第193話 後始末の顛末 1
荷物を木からおろし、レミヒオが自分の上着をスサーナに貸して一応の格好をつけて、さて帰路につこう、と言う雰囲気になったところでスサーナがそういえば、と声を上げる。
「あの、そういえばですね、えーとレミヒオくん……のほうがいいのかな。お聞きしたいことなどがいくつかあるんですが。」
「はい。僕に答えられることでよければ」
答えるレミヒオはなにやら緊張した面持ちだった。どうも、自分とスサーナがなんとなく距離が空いていた、ということを今更思い出したらしい。

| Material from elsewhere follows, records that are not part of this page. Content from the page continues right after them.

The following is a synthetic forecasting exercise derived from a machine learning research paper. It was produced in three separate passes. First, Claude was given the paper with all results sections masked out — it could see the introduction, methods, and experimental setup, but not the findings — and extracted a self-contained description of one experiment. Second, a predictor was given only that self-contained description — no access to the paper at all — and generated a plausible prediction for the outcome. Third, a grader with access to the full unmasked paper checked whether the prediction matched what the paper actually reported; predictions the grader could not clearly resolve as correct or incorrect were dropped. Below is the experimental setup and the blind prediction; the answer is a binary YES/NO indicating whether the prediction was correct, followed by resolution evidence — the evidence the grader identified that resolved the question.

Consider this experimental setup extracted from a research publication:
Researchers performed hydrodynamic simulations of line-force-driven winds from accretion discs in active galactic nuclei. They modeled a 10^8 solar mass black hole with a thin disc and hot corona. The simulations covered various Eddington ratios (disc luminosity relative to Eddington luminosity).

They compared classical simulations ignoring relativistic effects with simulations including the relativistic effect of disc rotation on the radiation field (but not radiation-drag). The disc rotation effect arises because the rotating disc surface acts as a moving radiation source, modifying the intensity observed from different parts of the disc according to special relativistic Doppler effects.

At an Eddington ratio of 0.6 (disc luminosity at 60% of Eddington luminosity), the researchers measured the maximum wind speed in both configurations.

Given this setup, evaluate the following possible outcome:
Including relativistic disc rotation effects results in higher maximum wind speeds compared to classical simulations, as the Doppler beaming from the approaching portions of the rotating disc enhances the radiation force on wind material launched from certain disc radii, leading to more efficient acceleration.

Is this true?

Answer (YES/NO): NO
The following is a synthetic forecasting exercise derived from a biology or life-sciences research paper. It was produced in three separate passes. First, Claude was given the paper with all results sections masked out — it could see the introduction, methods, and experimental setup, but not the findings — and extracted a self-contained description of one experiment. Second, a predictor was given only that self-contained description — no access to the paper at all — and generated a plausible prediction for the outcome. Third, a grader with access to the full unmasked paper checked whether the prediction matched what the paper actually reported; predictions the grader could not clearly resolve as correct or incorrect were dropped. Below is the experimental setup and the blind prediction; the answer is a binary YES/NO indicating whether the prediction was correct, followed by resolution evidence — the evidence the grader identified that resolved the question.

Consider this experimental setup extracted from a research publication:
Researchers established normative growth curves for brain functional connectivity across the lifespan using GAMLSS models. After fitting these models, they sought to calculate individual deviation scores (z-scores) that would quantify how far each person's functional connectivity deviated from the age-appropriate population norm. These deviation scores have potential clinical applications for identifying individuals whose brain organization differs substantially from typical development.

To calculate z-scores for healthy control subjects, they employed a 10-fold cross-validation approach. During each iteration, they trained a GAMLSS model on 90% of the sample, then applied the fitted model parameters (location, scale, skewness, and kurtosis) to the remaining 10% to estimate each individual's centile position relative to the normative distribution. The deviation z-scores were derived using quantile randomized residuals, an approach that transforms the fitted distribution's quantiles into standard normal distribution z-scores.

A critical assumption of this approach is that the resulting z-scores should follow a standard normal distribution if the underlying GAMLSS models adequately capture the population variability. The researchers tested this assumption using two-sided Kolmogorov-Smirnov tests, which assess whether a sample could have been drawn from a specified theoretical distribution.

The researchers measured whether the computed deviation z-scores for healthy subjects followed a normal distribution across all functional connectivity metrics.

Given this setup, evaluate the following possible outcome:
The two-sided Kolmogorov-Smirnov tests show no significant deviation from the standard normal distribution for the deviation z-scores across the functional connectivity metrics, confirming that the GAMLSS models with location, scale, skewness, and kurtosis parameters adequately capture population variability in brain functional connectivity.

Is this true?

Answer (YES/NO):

「ええと、とりあえず……ジョアンさんの大怪我でちょっと意識の外だったんですけど、あんな目に遭ったんですし、オビさん、怪我とかしています、よね? お恥ずかしいですけど私、そちらを確認するのすっかり忘れていて……」
続けてそう問いかけたスサーナにレミヒオの肩がかくんと落ちる。
「そんなこと……いや。ええとですね、足の骨が数カ所折れています。あと結構強く打撲しているのでしばらく痛むかもしれませんが、命に関わるほどでは無いです」
気を失っているのはしばらくすれば目覚めるでしょう、とレミヒオにまとめられてスサーナはふむ、と考えた。
足の骨折は腹に風穴が空いているのに比べれば些細な怪我のようだが、よく考えればちょっとした大怪我だ。何本も折れているとなれば予後が悪ければ歩くのに苦労するようになるかもしれない。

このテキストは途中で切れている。